Bob pushed the thought away. There was a reason for such sacrifice. Chicago was more than a decade past. There hadn’t been a successful nuclear attack on the U.S. or any of the treaty organization countries in more than five years. But the threat was always there. He still had nightmares about the launchers at that orphanage in Asunción, and what he had almost done to shut them down. And as always, the web oozed with rumors of new technologies that would make the classical weapons obsolete. Despite ubiquitous security, despite the efforts of America, China, and the Indo-Europeans, the risks kept growing. There would still be places that would come to glow in the dark.
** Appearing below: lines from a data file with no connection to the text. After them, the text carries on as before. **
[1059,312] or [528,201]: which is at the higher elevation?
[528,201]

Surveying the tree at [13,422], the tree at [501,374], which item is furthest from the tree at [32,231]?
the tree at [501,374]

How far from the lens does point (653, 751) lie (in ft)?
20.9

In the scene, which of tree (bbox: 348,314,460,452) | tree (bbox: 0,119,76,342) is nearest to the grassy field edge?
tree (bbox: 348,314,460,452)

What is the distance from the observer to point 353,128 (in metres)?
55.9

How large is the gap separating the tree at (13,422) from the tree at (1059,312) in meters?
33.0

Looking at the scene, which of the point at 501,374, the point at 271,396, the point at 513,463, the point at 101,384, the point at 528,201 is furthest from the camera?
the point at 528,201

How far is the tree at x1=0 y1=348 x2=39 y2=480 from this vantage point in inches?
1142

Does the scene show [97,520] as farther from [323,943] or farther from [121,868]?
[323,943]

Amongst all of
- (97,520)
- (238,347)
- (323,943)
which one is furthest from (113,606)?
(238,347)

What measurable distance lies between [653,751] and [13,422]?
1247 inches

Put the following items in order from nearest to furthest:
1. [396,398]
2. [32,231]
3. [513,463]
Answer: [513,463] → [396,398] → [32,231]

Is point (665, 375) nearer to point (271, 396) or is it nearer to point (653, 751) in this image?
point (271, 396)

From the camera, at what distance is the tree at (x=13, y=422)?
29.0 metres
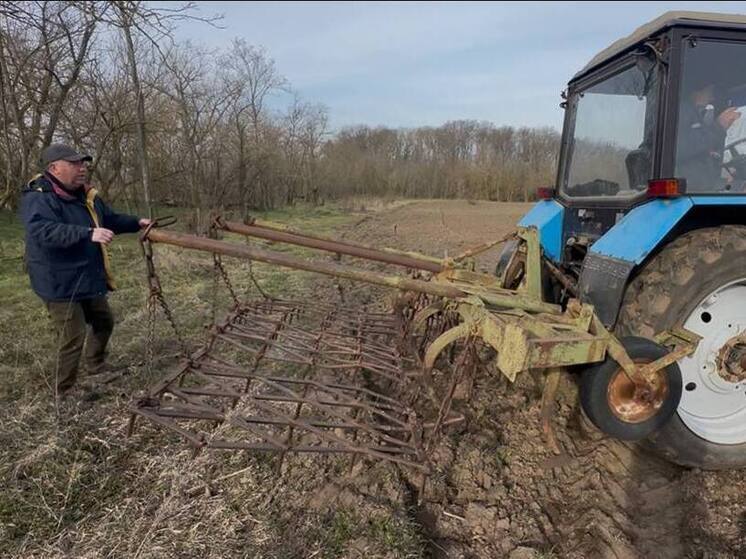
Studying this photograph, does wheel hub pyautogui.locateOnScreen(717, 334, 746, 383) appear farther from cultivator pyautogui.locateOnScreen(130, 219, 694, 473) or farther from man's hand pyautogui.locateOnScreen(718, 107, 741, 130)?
man's hand pyautogui.locateOnScreen(718, 107, 741, 130)

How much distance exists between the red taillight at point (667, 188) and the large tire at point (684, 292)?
0.69ft

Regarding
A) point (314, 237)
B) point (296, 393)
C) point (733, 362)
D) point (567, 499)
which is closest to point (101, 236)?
point (314, 237)

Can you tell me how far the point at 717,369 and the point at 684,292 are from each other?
0.54m

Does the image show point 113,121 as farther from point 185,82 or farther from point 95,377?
point 95,377

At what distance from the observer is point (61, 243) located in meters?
2.68

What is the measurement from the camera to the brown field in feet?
6.14

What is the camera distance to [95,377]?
3307 mm

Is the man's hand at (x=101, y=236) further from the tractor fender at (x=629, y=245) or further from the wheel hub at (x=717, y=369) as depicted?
the wheel hub at (x=717, y=369)

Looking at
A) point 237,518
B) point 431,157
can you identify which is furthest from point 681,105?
point 431,157

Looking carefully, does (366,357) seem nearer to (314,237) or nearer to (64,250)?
(314,237)

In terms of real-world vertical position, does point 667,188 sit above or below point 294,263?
above

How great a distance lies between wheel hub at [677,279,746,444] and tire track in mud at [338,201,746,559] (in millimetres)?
232

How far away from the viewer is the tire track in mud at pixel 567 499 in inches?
77.2

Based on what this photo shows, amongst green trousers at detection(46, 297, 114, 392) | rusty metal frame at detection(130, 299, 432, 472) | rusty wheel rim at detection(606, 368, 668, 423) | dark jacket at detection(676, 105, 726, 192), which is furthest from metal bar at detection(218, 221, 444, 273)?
dark jacket at detection(676, 105, 726, 192)
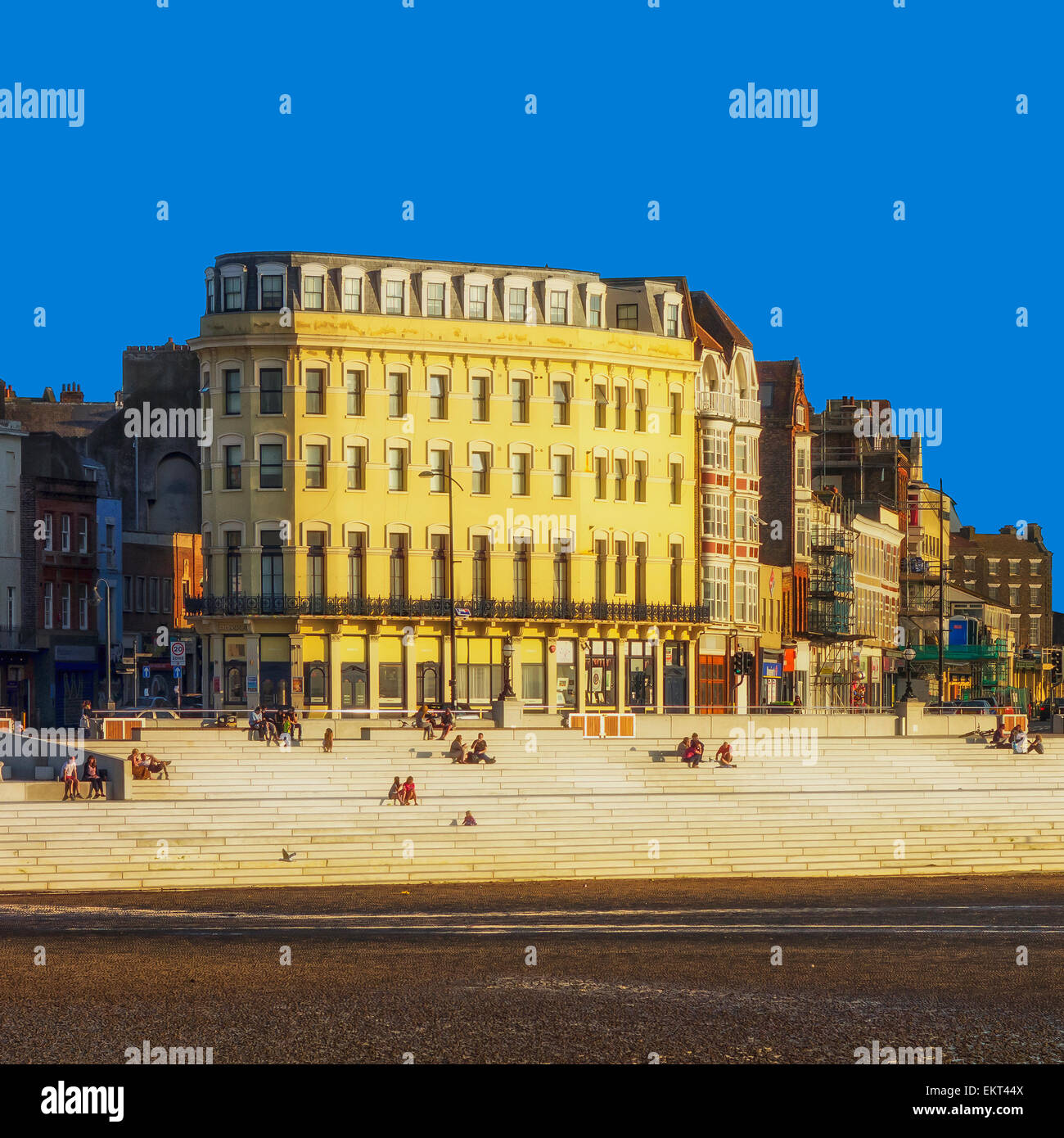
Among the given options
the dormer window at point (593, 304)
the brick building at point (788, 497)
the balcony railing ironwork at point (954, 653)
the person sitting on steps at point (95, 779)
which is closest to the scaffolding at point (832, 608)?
the brick building at point (788, 497)

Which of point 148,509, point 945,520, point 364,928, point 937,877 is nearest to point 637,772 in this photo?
point 937,877

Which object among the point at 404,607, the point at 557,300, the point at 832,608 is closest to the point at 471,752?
the point at 404,607

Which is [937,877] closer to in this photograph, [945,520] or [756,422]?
[756,422]

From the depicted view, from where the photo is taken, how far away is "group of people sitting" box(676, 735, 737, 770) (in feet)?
191

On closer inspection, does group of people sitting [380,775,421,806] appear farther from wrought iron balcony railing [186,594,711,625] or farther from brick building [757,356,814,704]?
brick building [757,356,814,704]

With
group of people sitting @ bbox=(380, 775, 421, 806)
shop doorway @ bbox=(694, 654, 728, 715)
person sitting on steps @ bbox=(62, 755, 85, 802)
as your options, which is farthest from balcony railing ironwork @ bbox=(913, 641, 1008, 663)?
person sitting on steps @ bbox=(62, 755, 85, 802)

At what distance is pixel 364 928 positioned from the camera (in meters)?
35.4

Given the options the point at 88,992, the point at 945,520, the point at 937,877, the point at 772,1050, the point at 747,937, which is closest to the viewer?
the point at 772,1050

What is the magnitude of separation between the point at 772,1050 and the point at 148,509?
240 feet

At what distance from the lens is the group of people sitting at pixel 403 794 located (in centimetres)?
4856

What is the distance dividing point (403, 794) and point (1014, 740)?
23.4 m

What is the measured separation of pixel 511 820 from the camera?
154ft

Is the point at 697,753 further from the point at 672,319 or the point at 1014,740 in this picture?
the point at 672,319

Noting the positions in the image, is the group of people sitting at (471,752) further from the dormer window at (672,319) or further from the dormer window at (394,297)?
the dormer window at (672,319)
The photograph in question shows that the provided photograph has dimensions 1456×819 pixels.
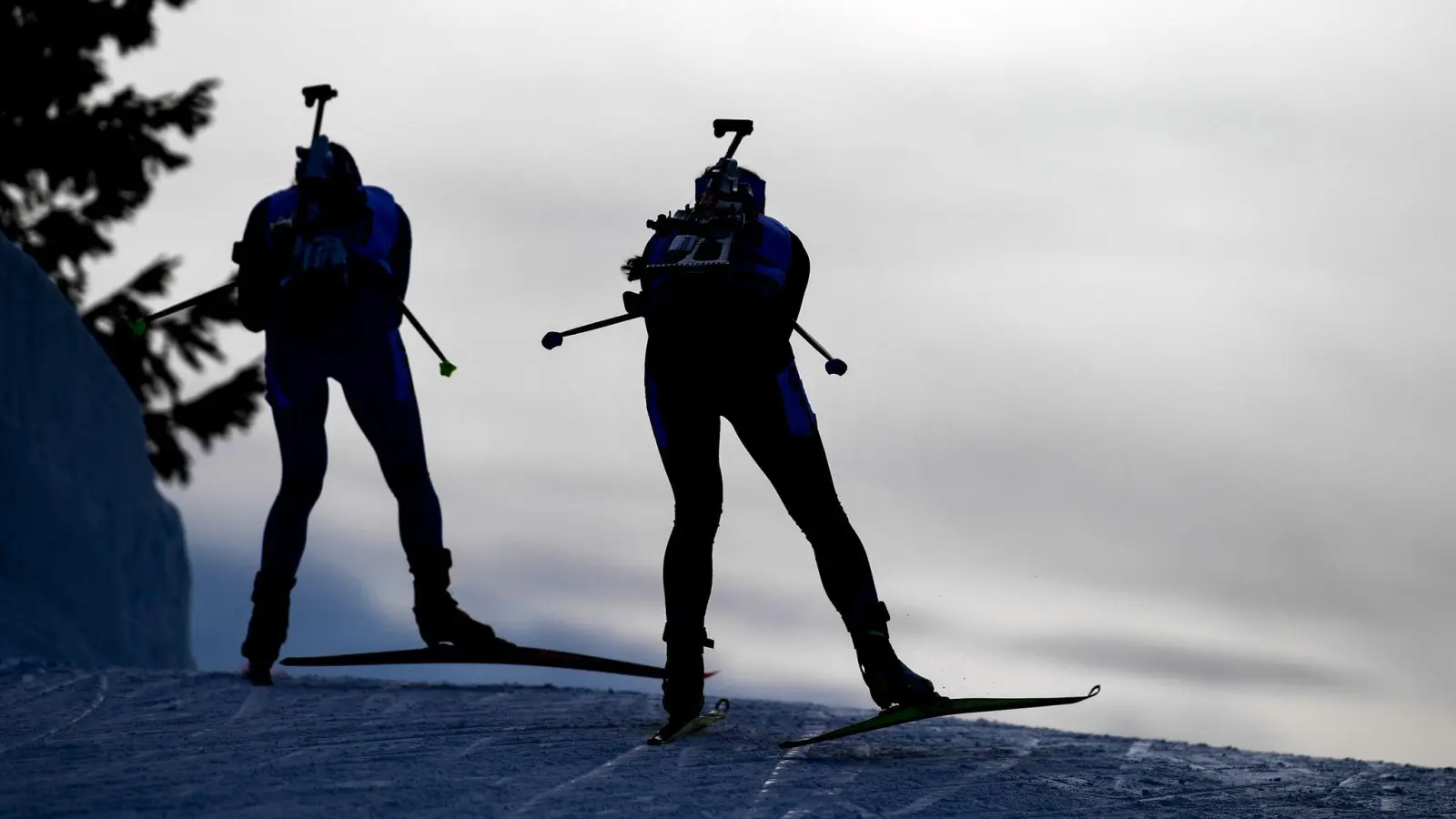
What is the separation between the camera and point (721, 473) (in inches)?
273

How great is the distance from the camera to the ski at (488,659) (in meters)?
8.59

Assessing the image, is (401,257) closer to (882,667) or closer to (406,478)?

Bob sifted through the latest threat assessments. Something was in the wind, and it might be closer than Paraguay. The really bad news was two paragraphs further on: An analyst pool at CIA thought the Indo-Europeans might be somehow collaborating with bad guys. Christ! If the Great Powers can’t stand together, how can humanity make it through this century?
There was motion behind him. It was his father, standing in the doorway.
“Dad,” he acknowledged politely.
His old man stared for a second. Bob made the general form of his paperwork visible.
“Oops. Sorry, Son. You’re working?” He squinted at Bob’s desk.
“Yeah, some stuff from the office. Don’t worry if it looks blurry; it’s not on the house menu.”